A aprovação da redução da maioridade penal (de 18 para 16 anos, para os casos de crimes hediondos) é, por ora, apenas da Comissão de Constituição e Justiça do Senado, devendo ainda passar pela votação da Câmara Alta, em dois turnos, antes de ser encaminhada à apreciação dos deputados. Mas a discussão pública do tema ganhará, doravante, mais intensidade, porque esta é uma questão polêmica, que divide opiniões. Há os que consideram que se um menor tem idade para cometer delito, também deve tê-la para a punição. Certo é que, se a proposição for aprovada, as celas já abarrotadas explodirão e será preciso construir mais presídios.
O problema da criminalidade será amenizado, sem dúvida, mas ainda restarão os delinquentes sub-16, e eles formam grande contingente, conforme os boletins policiais.
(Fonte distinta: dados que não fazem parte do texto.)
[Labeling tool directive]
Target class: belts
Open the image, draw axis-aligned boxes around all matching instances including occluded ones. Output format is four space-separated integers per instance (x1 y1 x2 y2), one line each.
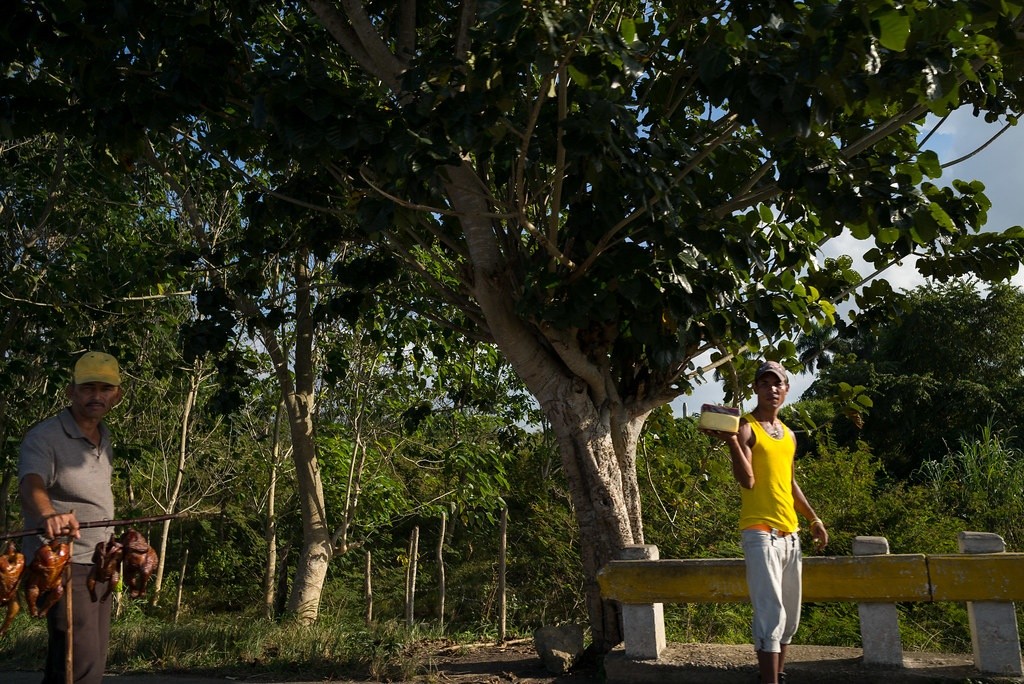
743 524 792 537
Em tudo será preciso combater também as causas, para assim eliminar ou atenuar as consequências, e elas são inúmeras nessa questão da delinquência, tanto a infantil/juvenil quanto a dos adultos - miseráveis e graduados. Aponta-se como principal causa a miséria social, resultante da baixa escolaridade, da precária formação familiar e do desemprego. Vivendo em cortiços, a tendência para os delitos contra o patrimônio alheio aumentam.
Se também ricos cometem os denominados crimes comuns, o porcentual é infinitamente menor na comparação com a classe social carente. Têm outra característica as infringências dos poderosos, e uma delas é grande indutora da criminalidade: o fabrico e o comércio das drogas, que não são obra de pobres e nem de adolescentes. Não se pode esquecer também dos muitos delinquentes que povoam as casas legislativas, que ocupam cargos executivos e elevados postos da Justiça.
A aprovação da redução da maioridade penal, nessa primeira instância, foi considerada ''uma lástima'' pela professora Maria Stela Graciani, integrante do Conselho Nacional dos Direitos da Criança e do Adolescente e docente de Sociologia da Pontifícia Universidade Católica de São Paulo. ''Isto é um absurdo, uma herança do colonialismo'', ele declara. Se é preciso retirar do meio social esses delinquentes, menores que sejam, é certo que também eles são vítimas da perversidade das instituições - as políticas e as sociais. Um sábio caminho é, paralelamente à detenção dos marginais - porque isto é preciso -, dar combate às muitas causas que induzem à delinquência.
Junto das medidas para isolar esses atormentadores da paz pública - por meio de fórmulas de ressocialização e não ações com marcas de vingança social - deve-se atentar para as raízes desses males, que são múltiplas. Na esfera parlamentar não existem projetos de reformas profundas que beneficiem o círculo da produção, que é gerador e mantenedor de empregos e do crescimento econômico e social. Ao contrário, os governantes punem a cadeia produtiva com pesada carga tributária.